Forgotten about LivCo history continued 4/28/25
In doing some local May Day research we learned new info that weʼre betting you didnʼt know about either. Check this out… Local history on the fight for workers rights & connection to white supremacy.
One of the most violent white supremacist groups Michigan has ever experienced, the Black Legion, was funded by one of America's oldest corporations, a chemical company founded/run by the DuPonts. This family was listed last year as one of Forbes’ richest families in America. Source
In the 1930s “Irenee du Pont used General Motors money to finance the notorious Black Legion” which was a more violent version of the KKK credited with butchering at least 50 people, most of them Black, in the Detroit area during its short existence. “This terrorist organization had as its purpose the prevention of automobile workers from unionizing. The members wore hoods and black robes while they fire-bombed union meetings and tortured/murdered union organizers. “General Motors spent $839,000 on detective work in 1934 alone and used a group called 'The Black Legion' who employed various intimidation tactics against active union members. As a consequence of these policies, union organizers changed tactics and gradually the union gained strength.” Source
Members of the Black Legion admitted to murdering a union organizer named Silas Coleman in 1935. Coleman, a 42 year old husband, father, and World War I veteran, was lured onto their property in Pinckney and told to run into the marshes so they could hunt him by chasing him “like a deer” and gunning him down before celebrating with beers and shots of whiskey. The racially motivated “thrill killing” was stated in court documents as Black Legion members wanting to know what it “felt like to shoot a Negro” Source
Many murders linked to the Black Legion were of labor organizers. One of their first victims was George Marchuk, Secretary of the Auto Workers Union in Lincoln Park and union organizer at Ford Motor Company, was found dead in 1933, with a bullet in his head. John Bielak, an A. F. of L. organizer in the Hudson Motor Car Company plant who had led a drive for a wage increase, "was found riddled with bullets in 1934. The "arson squad" of the Black Legion confessed to the 1934 burning of the farm of William Mollenhauer, a labor activist in Pontiac.

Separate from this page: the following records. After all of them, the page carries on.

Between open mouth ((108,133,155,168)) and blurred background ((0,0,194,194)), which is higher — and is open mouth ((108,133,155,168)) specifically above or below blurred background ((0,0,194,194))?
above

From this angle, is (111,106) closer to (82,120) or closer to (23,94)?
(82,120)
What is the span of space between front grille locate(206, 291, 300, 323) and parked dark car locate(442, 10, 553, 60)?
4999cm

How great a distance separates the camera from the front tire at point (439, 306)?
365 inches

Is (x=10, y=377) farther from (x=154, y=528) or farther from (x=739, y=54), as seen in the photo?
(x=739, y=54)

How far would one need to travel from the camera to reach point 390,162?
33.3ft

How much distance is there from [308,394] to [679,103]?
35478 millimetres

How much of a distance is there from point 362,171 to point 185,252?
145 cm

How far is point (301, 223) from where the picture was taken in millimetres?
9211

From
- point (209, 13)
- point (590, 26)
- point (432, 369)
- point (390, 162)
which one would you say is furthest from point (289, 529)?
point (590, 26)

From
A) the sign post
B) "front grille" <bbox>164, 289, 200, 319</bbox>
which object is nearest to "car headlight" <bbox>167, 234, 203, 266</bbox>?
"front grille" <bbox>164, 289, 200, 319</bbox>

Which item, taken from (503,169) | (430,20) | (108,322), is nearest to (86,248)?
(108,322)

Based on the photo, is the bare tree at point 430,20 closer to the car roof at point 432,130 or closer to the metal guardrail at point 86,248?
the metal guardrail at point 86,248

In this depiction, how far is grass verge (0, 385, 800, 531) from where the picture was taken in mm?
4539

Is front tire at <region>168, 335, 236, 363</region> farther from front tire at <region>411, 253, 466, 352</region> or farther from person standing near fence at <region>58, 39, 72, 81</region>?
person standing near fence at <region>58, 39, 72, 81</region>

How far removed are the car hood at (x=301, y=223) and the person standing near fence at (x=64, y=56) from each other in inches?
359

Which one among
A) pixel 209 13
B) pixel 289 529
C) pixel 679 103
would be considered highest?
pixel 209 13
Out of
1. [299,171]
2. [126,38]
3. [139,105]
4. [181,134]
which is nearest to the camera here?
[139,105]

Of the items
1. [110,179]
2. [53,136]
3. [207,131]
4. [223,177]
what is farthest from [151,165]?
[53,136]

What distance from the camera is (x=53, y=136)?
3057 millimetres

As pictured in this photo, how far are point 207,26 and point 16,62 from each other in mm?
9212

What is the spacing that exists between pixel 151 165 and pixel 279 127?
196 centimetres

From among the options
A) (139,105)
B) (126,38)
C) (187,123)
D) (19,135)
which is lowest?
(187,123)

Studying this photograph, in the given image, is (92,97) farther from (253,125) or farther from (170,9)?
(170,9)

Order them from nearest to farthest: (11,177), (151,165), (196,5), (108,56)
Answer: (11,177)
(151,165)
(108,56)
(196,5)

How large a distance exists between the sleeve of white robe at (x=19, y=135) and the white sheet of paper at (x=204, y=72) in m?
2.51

Criminal trials revealed the wide network of Black Legion members in local governments, particularly Detroit, Pontiac, Royal Oak, Highland Park and Ecorse. Members included a former mayor, chief of police, and city councilman, in addition to persons in civil service jobs including many in law enforcement. “Since 1933 the Black Legion's power had permeated police departments." Dozens of Black Legion members were prosecuted for related crimes, convicted and sentenced to prison terms. Following the convictions, membership in the Black Legion dropped quickly; its reign of terror ended in the Detroit area.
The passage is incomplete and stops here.